* What you will do:
Gather every line in the listing below that contains the word "nearer".
====== Data shown ======
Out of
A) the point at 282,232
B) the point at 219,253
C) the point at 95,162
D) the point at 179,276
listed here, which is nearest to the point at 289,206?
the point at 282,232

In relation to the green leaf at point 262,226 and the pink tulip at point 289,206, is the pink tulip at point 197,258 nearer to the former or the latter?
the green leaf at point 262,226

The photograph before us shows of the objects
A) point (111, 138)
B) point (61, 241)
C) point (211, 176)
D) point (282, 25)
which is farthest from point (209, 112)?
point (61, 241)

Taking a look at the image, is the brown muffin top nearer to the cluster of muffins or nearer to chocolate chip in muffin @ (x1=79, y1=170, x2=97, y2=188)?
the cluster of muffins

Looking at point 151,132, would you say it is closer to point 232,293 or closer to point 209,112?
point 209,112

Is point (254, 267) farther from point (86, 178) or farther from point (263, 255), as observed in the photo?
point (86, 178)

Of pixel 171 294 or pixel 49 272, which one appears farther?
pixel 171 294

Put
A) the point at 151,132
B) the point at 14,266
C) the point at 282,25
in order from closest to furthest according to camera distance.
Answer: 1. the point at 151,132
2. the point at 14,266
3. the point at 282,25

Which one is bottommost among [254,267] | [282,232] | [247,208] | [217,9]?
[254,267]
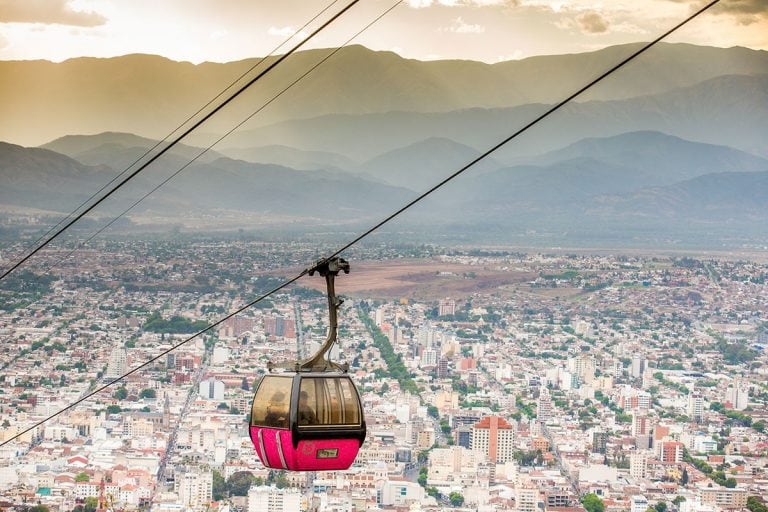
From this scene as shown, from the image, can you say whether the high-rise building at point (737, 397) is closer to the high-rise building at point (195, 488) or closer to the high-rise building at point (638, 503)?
the high-rise building at point (638, 503)

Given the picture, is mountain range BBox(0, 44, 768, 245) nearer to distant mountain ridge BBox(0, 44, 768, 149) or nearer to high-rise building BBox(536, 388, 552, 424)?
distant mountain ridge BBox(0, 44, 768, 149)

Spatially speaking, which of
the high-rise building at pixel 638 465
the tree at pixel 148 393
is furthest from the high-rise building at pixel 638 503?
the tree at pixel 148 393

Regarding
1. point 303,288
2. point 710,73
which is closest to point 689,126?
point 710,73

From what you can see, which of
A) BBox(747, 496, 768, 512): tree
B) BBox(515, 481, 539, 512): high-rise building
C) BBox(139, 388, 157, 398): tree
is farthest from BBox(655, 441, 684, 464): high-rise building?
BBox(139, 388, 157, 398): tree

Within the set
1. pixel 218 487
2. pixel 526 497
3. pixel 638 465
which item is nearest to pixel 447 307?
pixel 638 465

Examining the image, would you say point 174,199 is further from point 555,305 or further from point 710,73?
point 710,73

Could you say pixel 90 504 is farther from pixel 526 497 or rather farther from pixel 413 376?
pixel 413 376
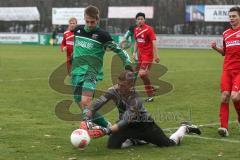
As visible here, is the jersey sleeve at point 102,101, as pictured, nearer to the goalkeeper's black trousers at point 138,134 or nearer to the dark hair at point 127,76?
the dark hair at point 127,76

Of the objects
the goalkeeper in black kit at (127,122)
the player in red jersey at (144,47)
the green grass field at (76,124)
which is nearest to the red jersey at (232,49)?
the green grass field at (76,124)

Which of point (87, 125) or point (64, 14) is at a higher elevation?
point (64, 14)

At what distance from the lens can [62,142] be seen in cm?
865

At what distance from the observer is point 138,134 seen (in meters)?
8.20

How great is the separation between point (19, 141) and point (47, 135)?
2.24 ft

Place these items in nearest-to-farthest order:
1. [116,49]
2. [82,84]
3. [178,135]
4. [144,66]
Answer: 1. [178,135]
2. [116,49]
3. [82,84]
4. [144,66]

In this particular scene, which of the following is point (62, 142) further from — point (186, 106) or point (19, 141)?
point (186, 106)

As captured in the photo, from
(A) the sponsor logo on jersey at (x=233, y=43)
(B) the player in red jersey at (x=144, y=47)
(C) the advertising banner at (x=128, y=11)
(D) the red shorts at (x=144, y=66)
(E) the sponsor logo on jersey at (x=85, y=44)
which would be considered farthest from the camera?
(C) the advertising banner at (x=128, y=11)

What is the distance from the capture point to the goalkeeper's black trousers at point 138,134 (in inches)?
320

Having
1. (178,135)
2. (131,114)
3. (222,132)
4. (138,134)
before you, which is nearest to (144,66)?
(222,132)

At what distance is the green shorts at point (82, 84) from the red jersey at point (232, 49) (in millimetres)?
2262

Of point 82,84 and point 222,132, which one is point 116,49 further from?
point 222,132

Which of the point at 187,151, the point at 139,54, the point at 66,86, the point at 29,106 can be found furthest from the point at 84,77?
the point at 139,54

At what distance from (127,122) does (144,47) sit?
293 inches
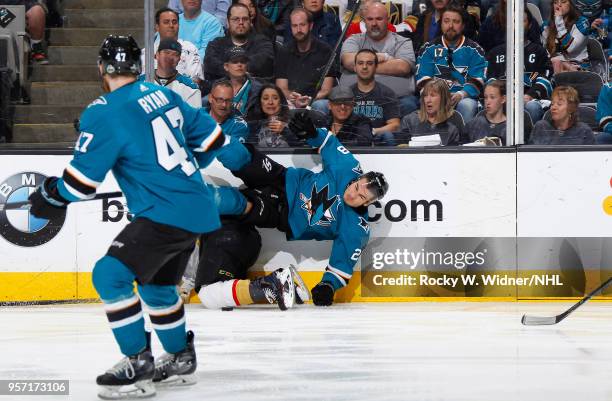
======
* Answer in full:
In relation to the green leaf at point 262,226 and the pink tulip at point 289,206, is the pink tulip at point 197,258 nearer to the former or the latter?
Taking a look at the image, is the brown muffin top nearer to the cluster of muffins or nearer to chocolate chip in muffin @ (x1=79, y1=170, x2=97, y2=188)?
Given the picture, is mountain range BBox(0, 44, 768, 245) nearer to distant mountain ridge BBox(0, 44, 768, 149) or nearer to high-rise building BBox(536, 388, 552, 424)?
As visible here, is the jersey sleeve at point 102,101, as pictured, nearer to the goalkeeper's black trousers at point 138,134 or nearer to the dark hair at point 127,76?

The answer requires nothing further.